Data provided:
☆ ☆ ☆ ☆ ☆ ☆ ☆

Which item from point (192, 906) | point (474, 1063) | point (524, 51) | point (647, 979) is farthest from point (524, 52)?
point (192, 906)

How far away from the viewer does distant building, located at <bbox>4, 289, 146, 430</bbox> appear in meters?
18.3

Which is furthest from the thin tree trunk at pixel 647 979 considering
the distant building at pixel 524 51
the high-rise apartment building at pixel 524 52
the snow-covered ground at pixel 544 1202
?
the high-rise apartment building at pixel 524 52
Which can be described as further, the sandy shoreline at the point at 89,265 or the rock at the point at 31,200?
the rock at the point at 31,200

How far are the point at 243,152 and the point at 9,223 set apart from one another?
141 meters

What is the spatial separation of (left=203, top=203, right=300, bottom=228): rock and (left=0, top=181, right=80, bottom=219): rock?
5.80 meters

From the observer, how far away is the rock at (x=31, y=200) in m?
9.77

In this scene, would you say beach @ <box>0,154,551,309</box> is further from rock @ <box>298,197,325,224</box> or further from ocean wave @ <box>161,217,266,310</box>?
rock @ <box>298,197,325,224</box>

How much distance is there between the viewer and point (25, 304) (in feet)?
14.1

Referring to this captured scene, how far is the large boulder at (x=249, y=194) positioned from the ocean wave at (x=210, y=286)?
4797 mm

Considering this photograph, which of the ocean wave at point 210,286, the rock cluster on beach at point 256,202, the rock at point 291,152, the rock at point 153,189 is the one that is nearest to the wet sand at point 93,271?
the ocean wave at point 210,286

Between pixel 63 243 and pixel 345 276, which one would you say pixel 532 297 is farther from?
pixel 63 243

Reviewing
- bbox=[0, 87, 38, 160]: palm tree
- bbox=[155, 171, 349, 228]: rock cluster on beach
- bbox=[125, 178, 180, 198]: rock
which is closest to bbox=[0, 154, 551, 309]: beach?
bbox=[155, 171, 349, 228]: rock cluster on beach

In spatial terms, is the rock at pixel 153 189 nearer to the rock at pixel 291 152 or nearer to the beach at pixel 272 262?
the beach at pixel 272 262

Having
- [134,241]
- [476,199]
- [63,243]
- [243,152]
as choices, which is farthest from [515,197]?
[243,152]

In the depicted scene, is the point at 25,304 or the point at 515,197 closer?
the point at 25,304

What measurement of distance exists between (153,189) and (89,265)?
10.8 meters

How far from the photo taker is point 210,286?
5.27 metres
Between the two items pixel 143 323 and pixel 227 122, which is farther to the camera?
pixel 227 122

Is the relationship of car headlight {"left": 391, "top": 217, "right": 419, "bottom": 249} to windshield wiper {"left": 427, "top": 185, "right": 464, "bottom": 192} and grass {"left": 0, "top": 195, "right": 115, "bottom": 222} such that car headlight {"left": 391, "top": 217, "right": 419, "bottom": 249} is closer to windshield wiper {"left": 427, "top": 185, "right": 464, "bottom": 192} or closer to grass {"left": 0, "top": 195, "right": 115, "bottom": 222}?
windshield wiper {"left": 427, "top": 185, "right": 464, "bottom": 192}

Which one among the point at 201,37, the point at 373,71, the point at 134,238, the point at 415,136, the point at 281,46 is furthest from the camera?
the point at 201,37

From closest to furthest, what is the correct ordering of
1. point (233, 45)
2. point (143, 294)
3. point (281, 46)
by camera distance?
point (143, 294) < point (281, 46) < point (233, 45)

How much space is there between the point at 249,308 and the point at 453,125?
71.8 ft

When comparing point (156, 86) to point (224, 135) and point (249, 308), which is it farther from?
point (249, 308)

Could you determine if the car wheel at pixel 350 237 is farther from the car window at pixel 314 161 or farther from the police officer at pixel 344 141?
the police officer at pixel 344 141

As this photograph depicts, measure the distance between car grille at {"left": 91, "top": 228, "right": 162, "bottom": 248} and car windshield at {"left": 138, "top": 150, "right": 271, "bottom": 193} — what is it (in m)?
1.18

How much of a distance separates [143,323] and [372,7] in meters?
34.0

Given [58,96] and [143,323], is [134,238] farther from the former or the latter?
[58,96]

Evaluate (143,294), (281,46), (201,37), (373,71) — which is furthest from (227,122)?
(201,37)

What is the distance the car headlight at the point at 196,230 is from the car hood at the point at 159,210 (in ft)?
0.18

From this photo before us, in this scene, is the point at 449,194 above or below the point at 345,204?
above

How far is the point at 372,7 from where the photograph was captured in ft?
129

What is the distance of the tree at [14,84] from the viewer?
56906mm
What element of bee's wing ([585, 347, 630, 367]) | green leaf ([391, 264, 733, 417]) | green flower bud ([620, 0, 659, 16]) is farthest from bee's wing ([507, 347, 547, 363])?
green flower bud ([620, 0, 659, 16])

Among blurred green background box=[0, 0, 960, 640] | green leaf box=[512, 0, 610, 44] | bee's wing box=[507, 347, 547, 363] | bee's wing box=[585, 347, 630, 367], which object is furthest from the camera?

☆ ☆ ☆ ☆ ☆ ☆ ☆

Go through the listing above and restate it word for word.

Which item from point (192, 906) | point (474, 1063) | point (524, 51) | point (647, 979) is farthest from point (524, 52)?
point (192, 906)

How far away from the viewer does distant building, located at <bbox>4, 289, 146, 430</bbox> appear in meters?
18.3

Which is furthest from the thin tree trunk at pixel 647 979 considering
the distant building at pixel 524 51
the high-rise apartment building at pixel 524 52
the snow-covered ground at pixel 544 1202
?
the high-rise apartment building at pixel 524 52
Which can be described as further, the sandy shoreline at the point at 89,265 or the rock at the point at 31,200?
the rock at the point at 31,200

How far are the point at 243,152 and the point at 9,223 set apart from one another?
141 meters

What is the spatial separation of (left=203, top=203, right=300, bottom=228): rock and (left=0, top=181, right=80, bottom=219): rock?
5.80 meters

From the observer, how far away is the rock at (x=31, y=200) in m?
9.77

In this scene, would you say beach @ <box>0,154,551,309</box> is further from rock @ <box>298,197,325,224</box> or further from ocean wave @ <box>161,217,266,310</box>?
rock @ <box>298,197,325,224</box>

How much distance is there between the viewer and point (25, 304) (in feet)?
14.1

Referring to this captured scene, how far is the large boulder at (x=249, y=194) positioned from the ocean wave at (x=210, y=286)?
4797 mm

Considering this photograph, which of the ocean wave at point 210,286, the rock cluster on beach at point 256,202, the rock at point 291,152, the rock at point 153,189 is the one that is nearest to the wet sand at point 93,271?
the ocean wave at point 210,286

Between pixel 63 243 and pixel 345 276, which one would you say pixel 532 297 is farther from?
pixel 63 243

Reviewing
- bbox=[0, 87, 38, 160]: palm tree
- bbox=[155, 171, 349, 228]: rock cluster on beach
- bbox=[125, 178, 180, 198]: rock
which is closest to bbox=[0, 154, 551, 309]: beach?
bbox=[155, 171, 349, 228]: rock cluster on beach

In spatial terms, is the rock at pixel 153 189 nearer to the rock at pixel 291 152 or nearer to the beach at pixel 272 262?
the beach at pixel 272 262

Having
- [134,241]
- [476,199]
- [63,243]
- [243,152]
as choices, which is farthest from [515,197]?
[243,152]

In the depicted scene, is the point at 25,304 or the point at 515,197 closer?
the point at 25,304

What measurement of distance exists between (153,189) and (89,265)?
10.8 meters

How far from the photo taker is point 210,286?
5.27 metres
Between the two items pixel 143 323 and pixel 227 122, which is farther to the camera?
pixel 227 122

Is the relationship of car headlight {"left": 391, "top": 217, "right": 419, "bottom": 249} to windshield wiper {"left": 427, "top": 185, "right": 464, "bottom": 192} and grass {"left": 0, "top": 195, "right": 115, "bottom": 222} such that car headlight {"left": 391, "top": 217, "right": 419, "bottom": 249} is closer to windshield wiper {"left": 427, "top": 185, "right": 464, "bottom": 192} or closer to grass {"left": 0, "top": 195, "right": 115, "bottom": 222}?
windshield wiper {"left": 427, "top": 185, "right": 464, "bottom": 192}

Which one among the point at 201,37, the point at 373,71, the point at 134,238, the point at 415,136, the point at 281,46 is furthest from the camera?
the point at 201,37

From closest to furthest, what is the correct ordering of
1. point (233, 45)
2. point (143, 294)
3. point (281, 46)
by camera distance?
point (143, 294) < point (281, 46) < point (233, 45)

How much space is there between the point at 249,308 and the point at 453,125?
71.8 ft

When comparing point (156, 86) to point (224, 135) and point (249, 308), which is it farther from?
point (249, 308)

Could you determine if the car wheel at pixel 350 237 is farther from the car window at pixel 314 161 or farther from the police officer at pixel 344 141?
the police officer at pixel 344 141

As this photograph depicts, measure the distance between car grille at {"left": 91, "top": 228, "right": 162, "bottom": 248} and car windshield at {"left": 138, "top": 150, "right": 271, "bottom": 193} — what is it (in m)?
1.18

How much of a distance separates [143,323] and [372,7] in meters?
34.0

Given [58,96] and [143,323], is [134,238] farther from the former or the latter?
[58,96]

Evaluate (143,294), (281,46), (201,37), (373,71) — which is furthest from (227,122)?
(201,37)

What is the distance the car headlight at the point at 196,230 is from the car hood at the point at 159,210 (in ft)?
0.18

From this photo before us, in this scene, is the point at 449,194 above or below the point at 345,204?
above

How far is the point at 372,7 from where the photograph was captured in ft?
129

What is the distance of the tree at [14,84] from the viewer?
56906mm
What element of bee's wing ([585, 347, 630, 367]) | green leaf ([391, 264, 733, 417]) | green flower bud ([620, 0, 659, 16]) is farthest from bee's wing ([507, 347, 547, 363])?
green flower bud ([620, 0, 659, 16])

Among blurred green background box=[0, 0, 960, 640] | green leaf box=[512, 0, 610, 44] | bee's wing box=[507, 347, 547, 363] | bee's wing box=[585, 347, 630, 367], which object is furthest from the camera?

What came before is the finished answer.